Author: Chad
Cal Raleigh's 2026 HR Over Is the Right Side — But Not for the Reasons Books Are Pricing
Monday, March 16, 2026
7 min read
Cal Raleigh will not hit 60 home runs again in 2026. He knows it. The market knows it. Raleigh said as much himself on Brock & Salk this spring: "That's not something I'm setting out to do. I'm just trying to be as consistent as possible." Sports Illustrated The useful betting question isn't whether he repeats history — it's whether books have correctly priced the regression.
They haven't, but not in the direction most bettors assume.

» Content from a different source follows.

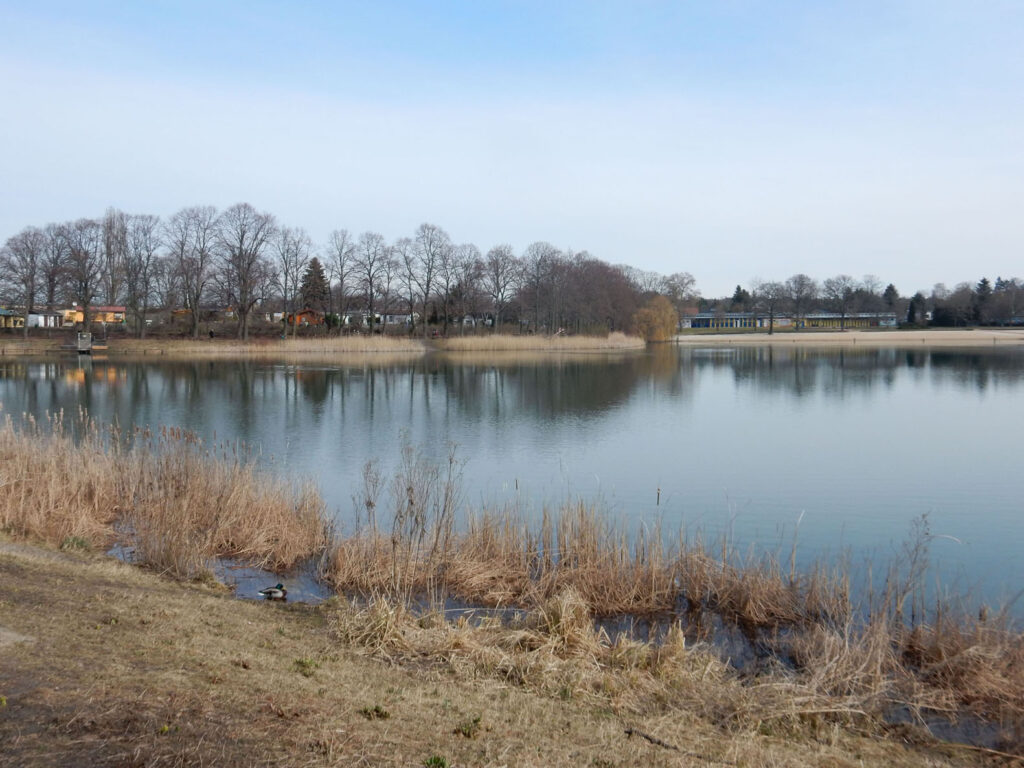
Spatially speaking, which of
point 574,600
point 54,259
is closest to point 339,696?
point 574,600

The Regression Case Is Real, So Don't Dismiss It
Raleigh exceeded his expected home run total by 9 dingers in 2025 — more than any other player in baseball — and hit 15 home runs that would have only left the yard in 1–7 parks. Sports Betting Dime His no-doubter percentage was lower than the prior season. That's not a profile you blindly project forward. His 60 HR nearly doubled his previous career high of 34, on only 50 additional at-bats, without a dramatic spike in hard-hit rate or fly-ball rate. Some of 2025 was genuine improvement. Some was variance.

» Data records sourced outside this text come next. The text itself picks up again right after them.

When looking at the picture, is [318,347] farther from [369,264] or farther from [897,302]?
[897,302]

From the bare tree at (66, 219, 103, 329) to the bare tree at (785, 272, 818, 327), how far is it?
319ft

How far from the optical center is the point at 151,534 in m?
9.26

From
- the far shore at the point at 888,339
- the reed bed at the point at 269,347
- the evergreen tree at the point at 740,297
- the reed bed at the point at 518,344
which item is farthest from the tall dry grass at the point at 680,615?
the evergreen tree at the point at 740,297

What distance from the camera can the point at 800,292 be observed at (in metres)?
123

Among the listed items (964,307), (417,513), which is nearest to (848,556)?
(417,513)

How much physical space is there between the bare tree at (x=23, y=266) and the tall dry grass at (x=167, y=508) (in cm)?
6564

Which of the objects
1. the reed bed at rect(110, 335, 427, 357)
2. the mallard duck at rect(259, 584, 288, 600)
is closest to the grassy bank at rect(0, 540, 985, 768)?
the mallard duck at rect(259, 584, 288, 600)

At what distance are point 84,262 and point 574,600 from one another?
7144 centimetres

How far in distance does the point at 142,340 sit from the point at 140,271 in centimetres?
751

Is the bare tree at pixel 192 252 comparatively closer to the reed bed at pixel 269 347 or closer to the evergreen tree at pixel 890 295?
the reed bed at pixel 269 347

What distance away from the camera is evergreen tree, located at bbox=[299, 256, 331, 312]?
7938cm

Circa Sports projects him in the 40–45 HR range with 100+ RBI for 2026 Sports Illustrated — a band that reflects legitimate regression toward his underlying contact profile rather than a collapse.
Why the Over Still Makes Sense
Here's what the regression narrative misses: Raleigh's 2022 and 2023 seasons showed the same pull-side power profile, just without the fly-ball luck. He turned in his first career 30-homer season in 2023, and his 91 home runs since 2022 are 18 more than any other catcher in that span. RotoWire The floor is legitimately elite at the position.
The mechanical changes that fueled 2025 — the torpedo bat adoption, the adjusted stance — don't disappear. He sustained a HR/FB rate above 22% in every single month of 2025 RotoWire, which isn't a hot streak, it's a new baseline. If that rate normalizes slightly but holds, 40–45 HR is the floor, not a ceiling.
The lineup context also matters. Julio Rodriguez, Jorge Polanco, and a healthy Mariners core means Raleigh sees RBI situations — pitchers can't pitch around him the way they might an isolated power bat.
The Actual Bet
Books currently have Raleigh fourth in MLB HR leader odds, behind Judge (+350), Ohtani (+400), and Schwarber (+800). Sports Betting Dime That's the right ordering. Don't bet Raleigh to lead the league.
Do take the HR season total over if books are still posting it near 32.5. That number is T-Mobile park-factor overcorrection pricing a player whose three-year floor is 30+ as if he might not clear it. Even with meaningful regression from 2025, a 40-homer season clears 32.5 comfortably.
Total bases over 1.5 in individual games against right-handed starters is the sharper daily prop. His career splits versus righties are elite for the position, and catcher scarcity in DFS pricing hasn't caught up to what he's become.
Spring Noise
His 0-for-4 against the Angels on March 15 means nothing. Catchers in spring training are conditioning tools, not production showcases. He's already hit his first spring training homer and is building up legs for a 140-game workload. Check back when the roof opens at T-Mobile in April.
The 2026 version of Cal Raleigh is not the freak-variance outlier of 2025. He's a 40-homer catcher on a playoff-caliber team, signed through his prime. Books pricing him like he might regress to the mean of the position are still wrong — just in a less dramatic way than last year.